I guess it could be proven that above a certain frequency all transformers behave as capacitively coupled circuits whether they are bifilar or not. Unfortunately that doesn't tell us a lot about how any specific implementation behaves.The most recent pair i measured has what appears to be about 4nf of "coupling capacitance" and when loaded down in circuit, the corner frequency of the transition was in the 15-20K range. (anybody care to guess at the source impedance driving this since that matters too)
The very interesting and often ignored difference between the simple view of the bifilar as a cap coupled circuit and reality is that at low frequency the circuit behaves as a magnetically coupled one so the behavior is very stable and gives you the predictable 6dB per octave rolloff with no squirrels jumping in to bite you as frequency goes down.
> I guess it could be proven that above a certain frequency all transformers behave as capacitively coupled circuits whether they are bifilar or not. Unfortunately that doesn't tell us a lot about how any specific implementation behaves.Hello, this is correct for transformers like OPTs, but good input transformers using a static shield between the windings to prevent this kind of coupling
Also ever a squirrel did not bite me, if I used a coupling capacitor ;-)
RC coupling is no problem, the low end roll off is 6dB / octave too.Another fact is, I dont need an IT for 1:1, this gives more problems than it will solve.
If the problem is only the headroom at a given power supply, I will better use a center tapped plate choke.

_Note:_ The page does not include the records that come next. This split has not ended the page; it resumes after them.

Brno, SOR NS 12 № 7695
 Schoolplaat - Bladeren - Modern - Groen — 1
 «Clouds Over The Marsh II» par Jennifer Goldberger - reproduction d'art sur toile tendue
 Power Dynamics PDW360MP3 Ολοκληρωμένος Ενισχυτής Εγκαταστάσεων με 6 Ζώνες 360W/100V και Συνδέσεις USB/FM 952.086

This works symmetrically, with the same coupling between both windings primary, and gives very stable 12db/Octave in combination with a fitting coupling capacitor...The last question is, why one needs at all a complicated interstage transformer with all its problems and the necessary compromises?
After the invention of the radio quite more intelligent concepts were developed. A typical representative is the Studio Amp V69 from Telefunken.
An input transformer provides for galvanic separation and settles also the phase splitting. Afterwards to it the concentrated amplification is made, by local inverse feedback develops a supertube with high power and large amplification.
The inverse feedback of both circles is coupled over the primary windings of the OPT, an extremely stable function results.
Reference to the link: Everything left of the Input transformer can be void, but then 1,5Vrms are needed with 5-7 KOhms source impedance for full power
Regards
Gerd
I personally don't see the situation as direly as you do. As long as the transformer will be driving a high impedance the bifilar will not be an issue and the minimal gap needed to allow for a 1-2ma offset will still allow upwards of 800hy's even with a 49% nickel core. The 800hy number is end to end so each tube will see a load of 400hy's placing the -1dB point at ~10hz.Another octave on the low end could easily be gained if the current through the tubes is kept matched allowing the gap to be further shrunk at the cost of permissible imbalance.